Ora, premettendo che eravamo rimast* a quando “pubblico” voleva dire di tutt*, ci rattristiamo ancora una volta nel vedere come sex worker e tossicodipendenti vengano trattati da pericolosi criminali “poco per bene” che minacciano la sicurezza e la tenuta democratica dell’ateneo tutto a tal punto da richiederne l’allontanamento con “seri provvedimenti”, dopo aver negato loro l’accesso ai bagni. A questo punto però, immaginando già la polemica sterile pronta a sentenziare a riguardo, è doveroso per noi concedere che ritrovarsi una persona in una pozza di sangue nel bagno non sia una situazione facile da affrontare. Tuttavia ciò che più turba i nostri brevi sonni non è tanto la risposta repressiva e punitiva dell’istituzione-università che, come ha già sottolineato Ferrari, adotta una soluzione tampone, ma è l’approccio degli studenti e delle studentesse alla questione. L’assenza di un’interazione critica orientata alla comprensione, che dovrebbe spingere a interrogarsi sul perché l’ateneo sia frequentato non solo da student*, è figlia di un distaccamento dell’Università dai problemi sociali.
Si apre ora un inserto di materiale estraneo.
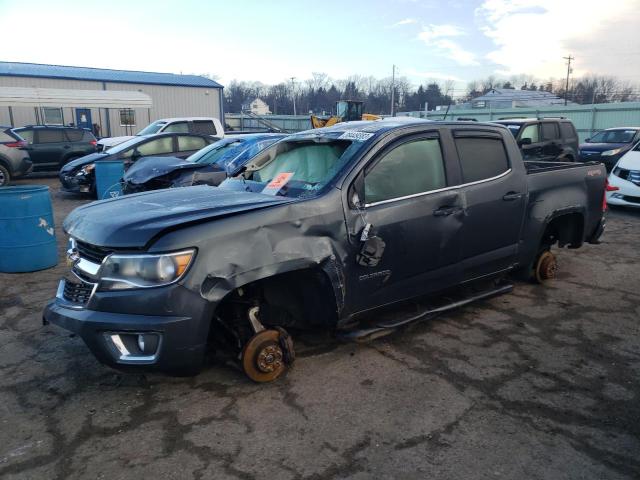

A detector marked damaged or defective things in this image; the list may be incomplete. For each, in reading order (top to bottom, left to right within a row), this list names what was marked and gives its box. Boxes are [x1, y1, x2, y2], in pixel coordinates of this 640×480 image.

damaged chevrolet colorado [42, 119, 608, 382]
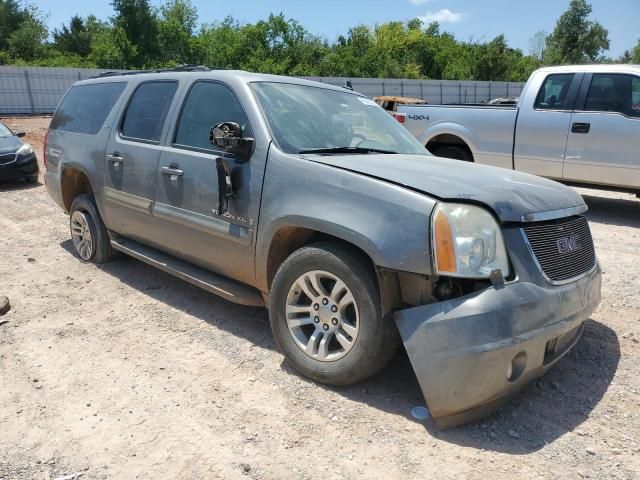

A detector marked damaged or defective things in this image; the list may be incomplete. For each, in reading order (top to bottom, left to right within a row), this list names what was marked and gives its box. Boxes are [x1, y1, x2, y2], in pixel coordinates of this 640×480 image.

broken side mirror [208, 122, 252, 161]
damaged front bumper [396, 262, 600, 428]
detached bumper cover [396, 266, 600, 428]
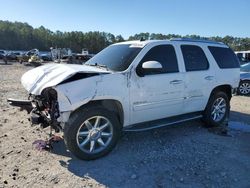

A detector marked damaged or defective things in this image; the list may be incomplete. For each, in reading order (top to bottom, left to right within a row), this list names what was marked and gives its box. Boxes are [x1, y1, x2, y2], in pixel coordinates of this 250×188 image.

crumpled hood [21, 63, 111, 94]
damaged front end [7, 88, 61, 133]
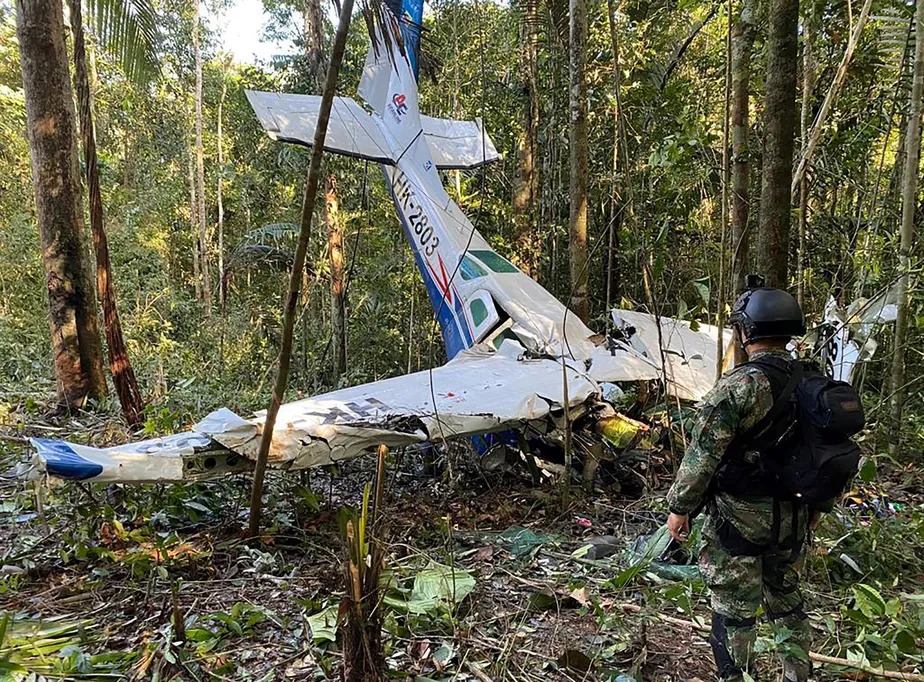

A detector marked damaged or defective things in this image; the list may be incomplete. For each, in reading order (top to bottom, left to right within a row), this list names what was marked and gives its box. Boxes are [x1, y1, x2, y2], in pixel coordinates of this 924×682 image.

torn metal panel [608, 310, 732, 402]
A onor del vero, un radicale sovvertimento della società e delle istituzioni è stato perseguito da studenti e studentesse in passato. Ma, se è vero che l’Ateneo in primis ha in più occasioni cercato di inquinare e depotenziare la memoria storica e collettiva della contestazione del ’68 che partì proprio dall’occupazione del Dipartimento di Sociologia e Ricerca Sociale nel ’66 (la prima in Italia), dall’altra parte non è perdonabile che la componente studentesca che tutti i giorni attraversa il piano terra di Lettere non si interroghi sui motivi delle agitazioni raffigurate nelle gigantografie dell’epoca. Ve n’è una in particolare di Giorgio Salomon esposta nell’atrio di Lettere: gli ultimi due a destra sono Marco Boato e Mauro Rostagno.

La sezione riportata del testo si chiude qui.